**Aim of the task**. Taking the line that contains "United States, site archbold_FL-34." as the first and the final line of the records as the last, write out every line between them exactly, ends included, and nothing else.

**Data**.
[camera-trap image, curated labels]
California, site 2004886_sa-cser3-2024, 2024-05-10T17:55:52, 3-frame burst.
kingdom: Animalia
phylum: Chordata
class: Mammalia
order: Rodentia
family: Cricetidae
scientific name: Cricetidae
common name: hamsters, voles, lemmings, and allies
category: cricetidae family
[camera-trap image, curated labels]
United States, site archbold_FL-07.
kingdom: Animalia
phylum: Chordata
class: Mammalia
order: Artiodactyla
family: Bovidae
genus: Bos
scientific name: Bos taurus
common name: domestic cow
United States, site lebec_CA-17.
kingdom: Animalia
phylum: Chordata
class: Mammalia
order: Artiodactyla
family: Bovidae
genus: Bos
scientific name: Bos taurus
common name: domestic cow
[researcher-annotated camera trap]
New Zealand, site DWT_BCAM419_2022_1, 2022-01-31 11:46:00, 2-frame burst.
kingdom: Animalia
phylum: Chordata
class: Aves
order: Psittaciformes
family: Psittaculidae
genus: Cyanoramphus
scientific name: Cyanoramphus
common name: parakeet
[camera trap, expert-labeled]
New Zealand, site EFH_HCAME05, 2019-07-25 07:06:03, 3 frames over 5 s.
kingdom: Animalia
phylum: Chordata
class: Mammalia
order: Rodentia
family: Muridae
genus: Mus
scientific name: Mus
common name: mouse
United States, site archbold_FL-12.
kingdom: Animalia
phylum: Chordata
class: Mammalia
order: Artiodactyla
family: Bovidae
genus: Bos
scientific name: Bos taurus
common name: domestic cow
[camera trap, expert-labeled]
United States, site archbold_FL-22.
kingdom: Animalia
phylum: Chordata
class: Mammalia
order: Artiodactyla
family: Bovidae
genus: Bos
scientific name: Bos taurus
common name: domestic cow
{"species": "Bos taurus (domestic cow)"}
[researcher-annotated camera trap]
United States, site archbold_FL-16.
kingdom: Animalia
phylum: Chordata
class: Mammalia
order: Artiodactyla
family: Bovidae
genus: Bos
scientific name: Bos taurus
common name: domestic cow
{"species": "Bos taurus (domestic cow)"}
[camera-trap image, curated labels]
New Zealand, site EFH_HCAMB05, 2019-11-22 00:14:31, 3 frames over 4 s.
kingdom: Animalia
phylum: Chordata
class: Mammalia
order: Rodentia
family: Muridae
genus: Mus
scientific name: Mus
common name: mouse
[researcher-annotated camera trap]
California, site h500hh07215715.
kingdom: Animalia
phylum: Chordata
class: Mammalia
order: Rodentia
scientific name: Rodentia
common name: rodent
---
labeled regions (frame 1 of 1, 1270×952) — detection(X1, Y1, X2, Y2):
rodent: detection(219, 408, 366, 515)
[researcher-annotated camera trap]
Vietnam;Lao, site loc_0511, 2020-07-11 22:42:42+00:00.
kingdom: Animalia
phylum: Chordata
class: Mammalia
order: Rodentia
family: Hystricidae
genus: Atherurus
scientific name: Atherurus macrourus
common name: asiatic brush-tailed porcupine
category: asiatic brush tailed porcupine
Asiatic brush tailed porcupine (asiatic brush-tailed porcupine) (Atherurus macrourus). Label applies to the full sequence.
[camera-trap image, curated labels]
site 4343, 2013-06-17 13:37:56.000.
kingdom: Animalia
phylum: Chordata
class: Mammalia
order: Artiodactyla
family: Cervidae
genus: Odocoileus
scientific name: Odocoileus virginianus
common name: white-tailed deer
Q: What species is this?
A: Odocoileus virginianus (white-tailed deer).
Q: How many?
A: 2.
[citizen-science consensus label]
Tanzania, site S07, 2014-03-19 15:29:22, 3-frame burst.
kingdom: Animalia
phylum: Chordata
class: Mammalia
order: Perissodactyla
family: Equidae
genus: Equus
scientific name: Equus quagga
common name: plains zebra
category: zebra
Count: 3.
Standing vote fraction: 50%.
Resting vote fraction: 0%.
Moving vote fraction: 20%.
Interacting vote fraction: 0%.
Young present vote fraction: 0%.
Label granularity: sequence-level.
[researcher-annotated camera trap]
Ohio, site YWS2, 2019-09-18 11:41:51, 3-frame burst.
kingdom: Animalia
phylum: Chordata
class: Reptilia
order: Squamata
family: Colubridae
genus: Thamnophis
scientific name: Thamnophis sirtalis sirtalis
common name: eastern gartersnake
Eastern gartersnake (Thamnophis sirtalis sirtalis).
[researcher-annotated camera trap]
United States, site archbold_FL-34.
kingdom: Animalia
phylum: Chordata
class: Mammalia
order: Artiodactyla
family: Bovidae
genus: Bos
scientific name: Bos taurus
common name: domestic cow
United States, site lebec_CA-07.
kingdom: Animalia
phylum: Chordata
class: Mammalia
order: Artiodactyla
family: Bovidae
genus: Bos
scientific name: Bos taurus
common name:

**Response for this exercise**.
United States, site archbold_FL-34.
kingdom: Animalia
phylum: Chordata
class: Mammalia
order: Artiodactyla
family: Bovidae
genus: Bos
scientific name: Bos taurus
common name: domestic cow
United States, site lebec_CA-07.
kingdom: Animalia
phylum: Chordata
class: Mammalia
order: Artiodactyla
family: Bovidae
genus: Bos
scientific name: Bos taurus
common name:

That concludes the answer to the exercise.